Damage Identification Of Random Structures Using Static And Dynamic Measurement Data

With the rapid development of all kinds of dynamic and static testing techniques as well as their corresponding techniques of digital signal processing, the research of structural nondestructive evaluation has been promoted greatly, and many damage identification methods based on structural dynamic or static parameters have sprung up. On the basis of previous studies, this paper explores the problem of damage identification of random structures influenced by model error and measurement noise using structural static and dynamic measurement data. And the following research results are obtained:1.By means of stochastic finite element method, a damage identification method of random structures based on structural static deflection measurement is developed. Using the method, the statistical characteristics of structural random damage index of each element can be obtained, and then the element's probability of damage existence can be assessed. The numerial examples show that the identification results of the method are very close to those of Monte-Carlo simulation.2. A damage identification method for random structures based on static and dynamic combined measurement data is proposed in this paper. According to this method, dynamic measurement is used to revise the static identification results adjusted after probabilistic analysis. The numerical examples show that with model error and measurement noise taken into consideration, this method is effective in identifying damage cases of random beam structures using static deflection measurement and less dynamic modal measurement, and is of higher precision than the method based on either type of the above measurement data under the same conditions.3. An improved damage identification method for random structures based on static measurement data is presented.
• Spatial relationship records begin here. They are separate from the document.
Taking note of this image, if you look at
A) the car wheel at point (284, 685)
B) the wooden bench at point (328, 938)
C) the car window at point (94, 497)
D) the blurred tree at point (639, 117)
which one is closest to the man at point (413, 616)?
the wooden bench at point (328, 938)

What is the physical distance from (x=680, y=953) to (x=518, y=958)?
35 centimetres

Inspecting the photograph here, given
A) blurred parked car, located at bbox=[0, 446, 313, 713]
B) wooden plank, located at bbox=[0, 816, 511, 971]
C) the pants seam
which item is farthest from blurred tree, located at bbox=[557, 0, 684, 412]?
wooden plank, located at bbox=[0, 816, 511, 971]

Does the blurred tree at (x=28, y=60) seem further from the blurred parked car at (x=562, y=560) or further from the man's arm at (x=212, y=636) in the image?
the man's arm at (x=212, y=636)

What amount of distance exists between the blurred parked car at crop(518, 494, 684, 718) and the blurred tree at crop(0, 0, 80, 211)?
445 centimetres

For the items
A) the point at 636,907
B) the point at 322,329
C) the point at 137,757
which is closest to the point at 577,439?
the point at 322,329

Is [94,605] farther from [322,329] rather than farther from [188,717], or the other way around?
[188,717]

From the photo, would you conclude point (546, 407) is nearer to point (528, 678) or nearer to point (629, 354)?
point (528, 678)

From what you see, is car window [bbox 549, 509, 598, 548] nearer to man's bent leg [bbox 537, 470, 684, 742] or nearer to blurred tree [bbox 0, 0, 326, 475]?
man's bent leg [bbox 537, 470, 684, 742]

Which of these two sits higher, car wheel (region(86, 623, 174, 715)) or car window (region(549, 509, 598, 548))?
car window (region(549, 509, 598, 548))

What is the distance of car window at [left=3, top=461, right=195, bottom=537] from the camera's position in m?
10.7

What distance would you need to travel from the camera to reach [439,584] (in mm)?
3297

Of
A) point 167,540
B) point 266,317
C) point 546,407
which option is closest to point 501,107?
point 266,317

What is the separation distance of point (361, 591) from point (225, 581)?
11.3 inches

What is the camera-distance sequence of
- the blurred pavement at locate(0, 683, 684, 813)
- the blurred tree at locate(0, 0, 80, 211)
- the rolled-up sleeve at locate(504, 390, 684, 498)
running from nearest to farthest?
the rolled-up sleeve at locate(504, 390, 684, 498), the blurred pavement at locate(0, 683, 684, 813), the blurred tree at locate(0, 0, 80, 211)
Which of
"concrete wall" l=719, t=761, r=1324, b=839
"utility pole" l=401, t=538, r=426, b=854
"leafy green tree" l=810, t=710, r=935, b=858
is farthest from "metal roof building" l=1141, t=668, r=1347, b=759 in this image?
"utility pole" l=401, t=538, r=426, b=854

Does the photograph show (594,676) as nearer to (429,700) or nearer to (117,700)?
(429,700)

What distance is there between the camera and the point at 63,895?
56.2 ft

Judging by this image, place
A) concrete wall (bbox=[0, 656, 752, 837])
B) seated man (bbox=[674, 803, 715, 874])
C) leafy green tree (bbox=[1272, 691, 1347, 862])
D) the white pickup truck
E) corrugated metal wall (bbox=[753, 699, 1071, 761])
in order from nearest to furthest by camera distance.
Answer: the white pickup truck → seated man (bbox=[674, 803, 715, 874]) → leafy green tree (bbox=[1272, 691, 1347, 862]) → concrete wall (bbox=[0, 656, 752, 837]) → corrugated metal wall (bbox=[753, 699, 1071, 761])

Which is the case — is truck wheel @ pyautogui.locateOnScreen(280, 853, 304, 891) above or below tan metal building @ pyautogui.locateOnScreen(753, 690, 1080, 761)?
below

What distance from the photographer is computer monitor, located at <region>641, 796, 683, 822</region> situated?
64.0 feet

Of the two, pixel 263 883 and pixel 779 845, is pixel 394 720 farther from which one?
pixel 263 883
This method locates the undamaged elements on the basis of probabilistic analysis of the static identification results, which then are adjusted and substituted into the static governing equations to re-identify structural damage. The numerical examples show that the method proposed can identify damage of random beam structures effectively. Moreover, It can lower the risk of misjudgments, and improve the accuracy of static damage identification. Also, it is found that the stiffness variation of an actual structure can cover its real damage, which may bring down identification accuracy of the method proposed.